May 04, 1994|By Sheridan Lyons | Sheridan Lyons,Sun Staff Writer

A Harford County man convicted almost three years ago on charges of murder, kidnapping and attempted rape in the 1990 death of a 21-year-old Army clerk is back in Baltimore County court for a new trial.

Daniel E. Turner, 35, of Aberdeen was sentenced to life in prison with out parole in June 1991 by Circuit Judge Alfred L. Brennan Sr. after a jury found him guilty in the death of Bonnie Sue Joseph. She had disappeared during an early-morning trip to a convenience store for snacks and other items for her Aberdeen Proving Ground co-workers.

The trial was moved to Baltimore County from Harford. The retrial, which began Monday before Judge Brennan, is expected to last about two weeks.

Mr. Turner won a new trial on appeal because of a comment by the judge, who had said in overruling an objection during closing arguments that the victim's blood was on the knife. During the trial, the testimony had been only that the blood was consistent with the victim's, said Harford County State's Attorney Joseph I. Cassilly and defense attorney Robert N. Winkler.

Specialist Joseph, a clerk-typist in the 532nd Military Police Company, was on duty March 11, 1990, when she volunteered to make the 2 a.m. trip into Aberdeen, Mr. Cassilly told the jury of eight women and four men in his opening statement.

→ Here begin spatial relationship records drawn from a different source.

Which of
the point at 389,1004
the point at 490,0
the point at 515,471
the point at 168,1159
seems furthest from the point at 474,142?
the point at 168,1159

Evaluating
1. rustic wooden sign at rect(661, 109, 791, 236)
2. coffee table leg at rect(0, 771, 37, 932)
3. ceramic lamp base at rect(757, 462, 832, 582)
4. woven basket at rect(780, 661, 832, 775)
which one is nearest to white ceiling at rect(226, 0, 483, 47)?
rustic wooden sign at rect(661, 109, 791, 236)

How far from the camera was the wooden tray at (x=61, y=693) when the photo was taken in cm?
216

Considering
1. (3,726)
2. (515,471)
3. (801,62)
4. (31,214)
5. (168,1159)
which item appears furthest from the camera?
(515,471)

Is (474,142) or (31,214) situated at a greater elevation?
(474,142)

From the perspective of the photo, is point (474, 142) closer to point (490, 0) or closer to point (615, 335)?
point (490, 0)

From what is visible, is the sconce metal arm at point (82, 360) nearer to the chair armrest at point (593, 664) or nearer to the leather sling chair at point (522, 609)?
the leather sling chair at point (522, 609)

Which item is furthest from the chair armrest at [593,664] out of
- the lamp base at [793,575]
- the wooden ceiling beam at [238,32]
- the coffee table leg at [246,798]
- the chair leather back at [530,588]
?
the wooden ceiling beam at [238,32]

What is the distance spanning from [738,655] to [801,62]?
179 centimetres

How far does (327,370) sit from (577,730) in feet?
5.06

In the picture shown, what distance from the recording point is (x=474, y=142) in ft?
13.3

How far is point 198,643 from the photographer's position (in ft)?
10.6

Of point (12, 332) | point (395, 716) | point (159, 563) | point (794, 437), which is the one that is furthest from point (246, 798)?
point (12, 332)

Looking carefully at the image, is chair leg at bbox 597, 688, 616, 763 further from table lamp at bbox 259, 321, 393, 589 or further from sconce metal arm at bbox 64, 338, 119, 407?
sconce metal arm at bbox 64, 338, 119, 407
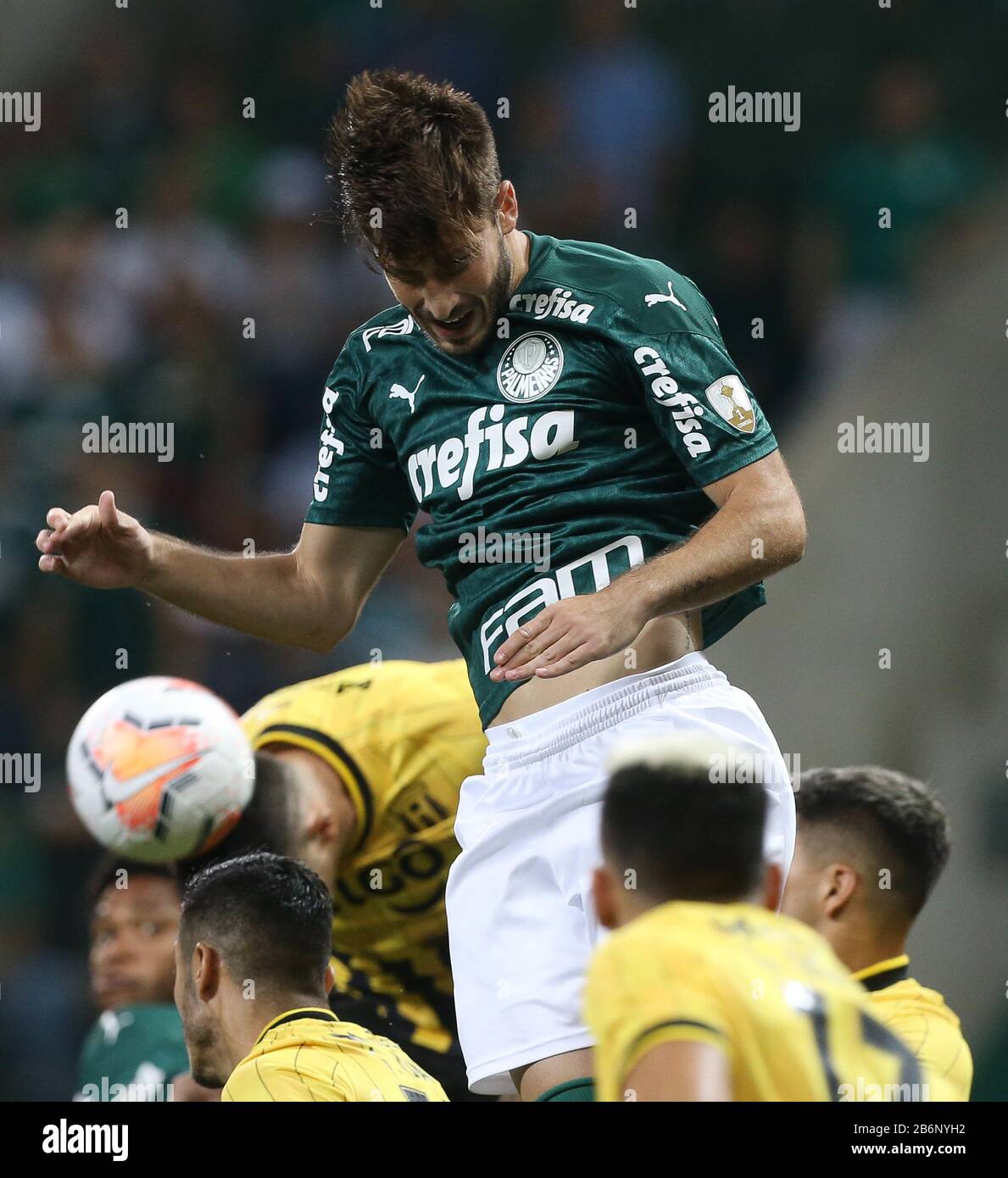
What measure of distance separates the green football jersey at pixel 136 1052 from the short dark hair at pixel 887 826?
6.25 feet

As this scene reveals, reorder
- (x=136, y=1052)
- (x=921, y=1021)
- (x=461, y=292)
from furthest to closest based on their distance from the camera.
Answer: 1. (x=136, y=1052)
2. (x=921, y=1021)
3. (x=461, y=292)

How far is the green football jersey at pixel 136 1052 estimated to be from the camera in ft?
15.5

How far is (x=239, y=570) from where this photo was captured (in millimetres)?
3326

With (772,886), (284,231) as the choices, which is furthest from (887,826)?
(284,231)

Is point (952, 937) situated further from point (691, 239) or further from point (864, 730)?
point (691, 239)

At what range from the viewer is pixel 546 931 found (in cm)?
274

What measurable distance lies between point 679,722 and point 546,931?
405 millimetres

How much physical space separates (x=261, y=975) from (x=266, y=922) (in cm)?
11

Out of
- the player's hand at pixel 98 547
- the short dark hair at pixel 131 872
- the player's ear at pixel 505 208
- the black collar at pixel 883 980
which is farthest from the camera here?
the short dark hair at pixel 131 872

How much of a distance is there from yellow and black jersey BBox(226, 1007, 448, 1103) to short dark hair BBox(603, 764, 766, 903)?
1154mm

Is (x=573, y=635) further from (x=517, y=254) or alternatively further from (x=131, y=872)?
(x=131, y=872)

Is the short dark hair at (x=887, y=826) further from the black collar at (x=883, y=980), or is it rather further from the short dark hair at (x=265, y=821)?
the short dark hair at (x=265, y=821)

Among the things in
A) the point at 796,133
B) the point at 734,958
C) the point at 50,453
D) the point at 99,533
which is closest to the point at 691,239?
the point at 796,133

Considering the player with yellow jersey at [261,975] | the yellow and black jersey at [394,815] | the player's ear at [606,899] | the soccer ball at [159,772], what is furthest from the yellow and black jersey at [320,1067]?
the player's ear at [606,899]
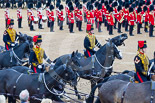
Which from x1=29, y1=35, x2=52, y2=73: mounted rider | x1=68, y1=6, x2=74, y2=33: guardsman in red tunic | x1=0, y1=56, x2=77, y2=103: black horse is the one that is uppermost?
x1=68, y1=6, x2=74, y2=33: guardsman in red tunic

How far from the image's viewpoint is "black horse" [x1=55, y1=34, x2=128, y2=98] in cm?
1025

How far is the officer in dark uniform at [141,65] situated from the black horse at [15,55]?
3260 millimetres

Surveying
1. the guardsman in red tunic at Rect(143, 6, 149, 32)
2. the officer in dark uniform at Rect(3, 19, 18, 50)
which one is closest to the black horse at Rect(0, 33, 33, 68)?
the officer in dark uniform at Rect(3, 19, 18, 50)

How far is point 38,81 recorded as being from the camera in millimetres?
8320

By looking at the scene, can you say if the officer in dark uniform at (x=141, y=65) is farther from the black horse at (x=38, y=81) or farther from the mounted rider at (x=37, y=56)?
the mounted rider at (x=37, y=56)

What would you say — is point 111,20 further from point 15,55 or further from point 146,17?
point 15,55

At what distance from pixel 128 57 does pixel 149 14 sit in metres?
5.55

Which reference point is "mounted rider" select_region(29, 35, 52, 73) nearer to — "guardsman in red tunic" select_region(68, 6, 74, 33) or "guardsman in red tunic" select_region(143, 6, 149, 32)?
"guardsman in red tunic" select_region(68, 6, 74, 33)

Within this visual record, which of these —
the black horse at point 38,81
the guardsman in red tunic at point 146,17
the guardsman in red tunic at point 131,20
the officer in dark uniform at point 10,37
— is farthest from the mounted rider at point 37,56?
the guardsman in red tunic at point 146,17

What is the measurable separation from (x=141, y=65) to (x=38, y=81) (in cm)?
205

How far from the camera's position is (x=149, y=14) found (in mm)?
20172

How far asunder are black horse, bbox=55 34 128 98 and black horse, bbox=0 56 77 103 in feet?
5.59

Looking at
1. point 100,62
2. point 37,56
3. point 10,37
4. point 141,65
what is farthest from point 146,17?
point 141,65

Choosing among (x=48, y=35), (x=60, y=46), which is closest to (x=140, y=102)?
(x=60, y=46)
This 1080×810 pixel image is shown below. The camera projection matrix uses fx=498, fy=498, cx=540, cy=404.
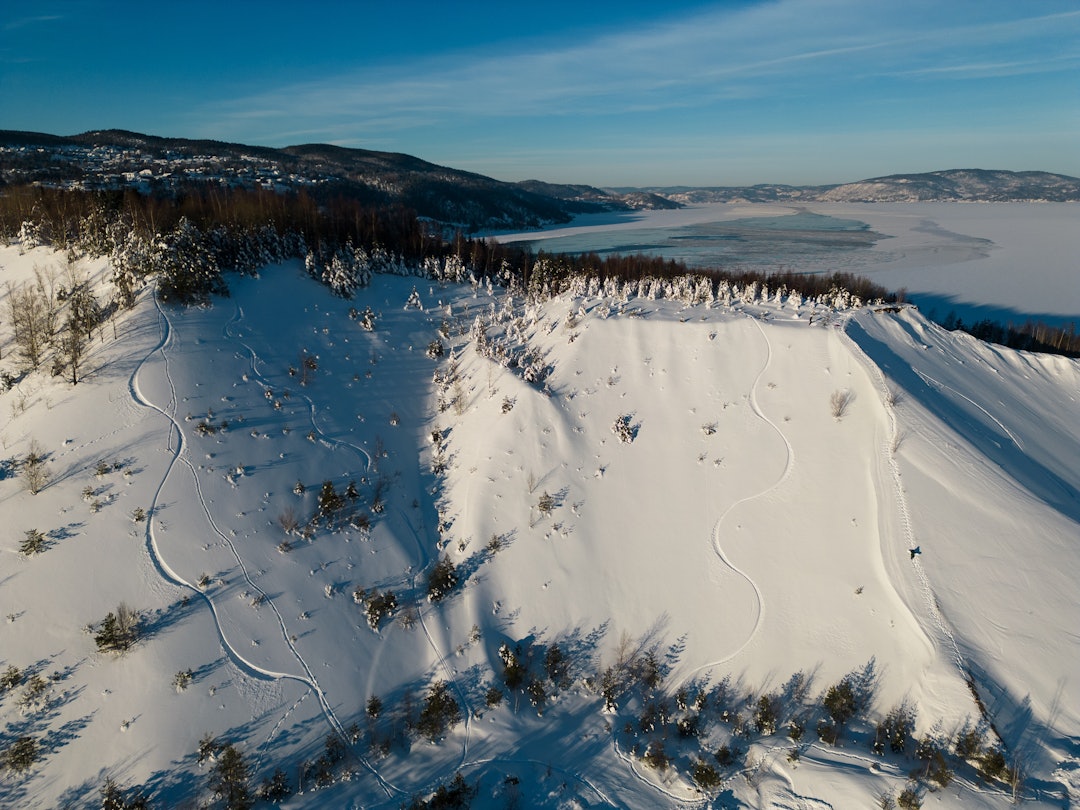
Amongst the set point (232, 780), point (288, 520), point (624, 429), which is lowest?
point (232, 780)

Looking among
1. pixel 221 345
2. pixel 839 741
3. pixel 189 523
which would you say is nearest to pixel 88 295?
pixel 221 345

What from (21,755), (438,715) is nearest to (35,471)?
(21,755)

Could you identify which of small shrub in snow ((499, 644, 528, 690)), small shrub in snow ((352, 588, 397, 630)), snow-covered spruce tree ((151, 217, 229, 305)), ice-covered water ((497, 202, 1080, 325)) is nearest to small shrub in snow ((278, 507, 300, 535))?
small shrub in snow ((352, 588, 397, 630))

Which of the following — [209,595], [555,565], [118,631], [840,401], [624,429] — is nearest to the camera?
[118,631]

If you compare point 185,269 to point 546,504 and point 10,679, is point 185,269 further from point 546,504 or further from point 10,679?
point 546,504

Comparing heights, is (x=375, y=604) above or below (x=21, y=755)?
above

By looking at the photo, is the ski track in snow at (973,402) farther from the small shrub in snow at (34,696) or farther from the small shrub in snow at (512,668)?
the small shrub in snow at (34,696)

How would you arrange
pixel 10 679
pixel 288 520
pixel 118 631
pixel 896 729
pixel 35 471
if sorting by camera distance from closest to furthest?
pixel 10 679, pixel 896 729, pixel 118 631, pixel 35 471, pixel 288 520

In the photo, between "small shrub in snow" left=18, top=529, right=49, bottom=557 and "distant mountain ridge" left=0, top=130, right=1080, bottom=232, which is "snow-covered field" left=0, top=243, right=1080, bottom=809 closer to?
"small shrub in snow" left=18, top=529, right=49, bottom=557

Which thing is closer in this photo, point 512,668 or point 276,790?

Clerks at the local 7-Eleven store remembered her name -- and the money she had stuffed into the various pockets of her uniform to keep the orders straight, he said. They also knew Mr. Turner, who was outside the store at the time.

A receipt showed her last purchase at 2:24 a.m., the state's attorney said. When she failed to return to the post, the military police searched for her.

At 6 a.m., Mr. Cassilly said, a woman called the Harford County sheriff and said that she had heard a woman screaming, then had seen a man walking away from a body.

A police hunt began, he said, "and by about 9:30, this defendant was run to the ground."

Mr. Turner's clothes were soaked with blood, his shoe prints matched those from the killing scene and the pursuit, and a knife, the victim's car keys and her list of things to buy were recovered along the route, Mr. Cassilly said. The defendant was linked to the crime by blood and semen tests and by glass on his clothing that matched the shattered window of the victim's car.

Mr. Winkler suggested the jury consider whether Mr. Turner might be guilty of second-degree murder -- or less, "depending TC upon what may or may not have occurred."

In the first trial, prosecutors had sought the death penalty. But the prosecution cannot seek death in the retrial, Mr. Cassilly said, because Mr. Turner cannot legally put himself in greater jeopardy by appealing and winning a new trial.